WASHINGTON—Customers of at least one rural telecommunications cooperative are cutting the cord at the rate of five to 10 per month, J. Frederick Johnson, executive vice president and general manager of Farmers Telecommunications Cooperative, based in Rainsville., Ala., told RCR Wireless News.

Johnson said that number includes only the customers cutting the cord from Farmers’ landline business to sign up for its wireless subsidiary, which currently serves about 11,000 customers. Johnson said he faces at least 4-percent attrition monthly as customers cut the cord for wireless service provided by Cingular Wireless L.L.C., Verizon Wireless or Sprint Nextel Corp. Those numbers, which Johnson believes could even be higher because of the customers that move into his service territory but never sign up for wireline service, represent real competition even though many policy makers believe competition only exists if it is on the same platform.

“I have lost 4 percent of my customers to wireless,” said Johnson. “In rural America, when your customers leave you and go somewhere else for telecom—that is real competition.”

Johnson made his comments as part of a luncheon briefing on whether deregulating telecommunications is the best course for rural America. The briefing was sponsored by the Foundation for Rural Service.

FRS supports the continuation of universal service, but Johnson said universal service should not be used to create artificial competition. For example, he said it costs him $20 million to serve two square miles, but a wireless carrier can put up a tower and base station for less than $25,000 and serve the same two square miles—and get the same subsidy.

At the luncheon, FRS released “Telecommunications Deregulation: A Balancing Act for Rural America.” The report is written by L. Marie Guillory, principal of Guillory & Hjort P.L.L.C.

Guillory believes regulations to keep the universal-service system in place are necessary. “I believe the regulation is needed to ensure federal funding of the universal-service fund,” she said.

The FRS paper says that a “flexible regulatory approach is necessary to meet the divergent needs of large and small communications providers, and to enable both to provide consumers throughout the nation high-quality cutting-edge telecommunications services.”

Intercarrier compensation—the system used by telecommunications operators to pay each other to carry traffic—is also an area where regulation, not the free market, is necessary, said Guillory.

“Without regulation, the obligation to pay each other to carry traffic would be left to business negotiations. What is wrong with that?
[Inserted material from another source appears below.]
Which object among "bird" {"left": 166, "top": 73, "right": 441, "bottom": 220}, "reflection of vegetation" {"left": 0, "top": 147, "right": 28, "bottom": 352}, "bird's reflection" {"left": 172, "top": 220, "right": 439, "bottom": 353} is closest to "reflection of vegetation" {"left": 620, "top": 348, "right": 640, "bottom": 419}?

What is wrong with that is unequal power,” said Guillory. “Maybe the big guys can negotiate among themselves, but experience has taught us that this might not be the case with rural carriers—so why risk it?”

The need for some regulation and a continuation of the current system is a policy area where rural carriers differ from larger wireline carriers, said Guillory, noting that rural carriers were generally not in favor of an advertising campaign by USTelecom—the wireline trade association—that said the “last time our telecommunications laws were updated PDA meant ‘public display of affection.’”

Guillory acknowledged that the current telecommunications regulatory system is complex “but it produced the system we wanted—nearly ubiquitous access to telephone service.”

Rural carriers are heavily dependent on the system built into the Communications Act, said Guillory, noting that the system provides incentives and predictability for rural carriers.

As Congress examines telecommunications reform, it needs to keep in mind that there are differences between urban and rural areas, according to Guillory’s report.

“Consideration of the unique needs of rural areas takes on added importance in an era when state boundaries are becoming less and less relevant. State regulators can no longer exert control over national and global services that often substitute for basic local telephone service. The nationwide scope of services requires a national response but that response must not ignore the unique circumstances of rural, remote and insular areas,” reads the report.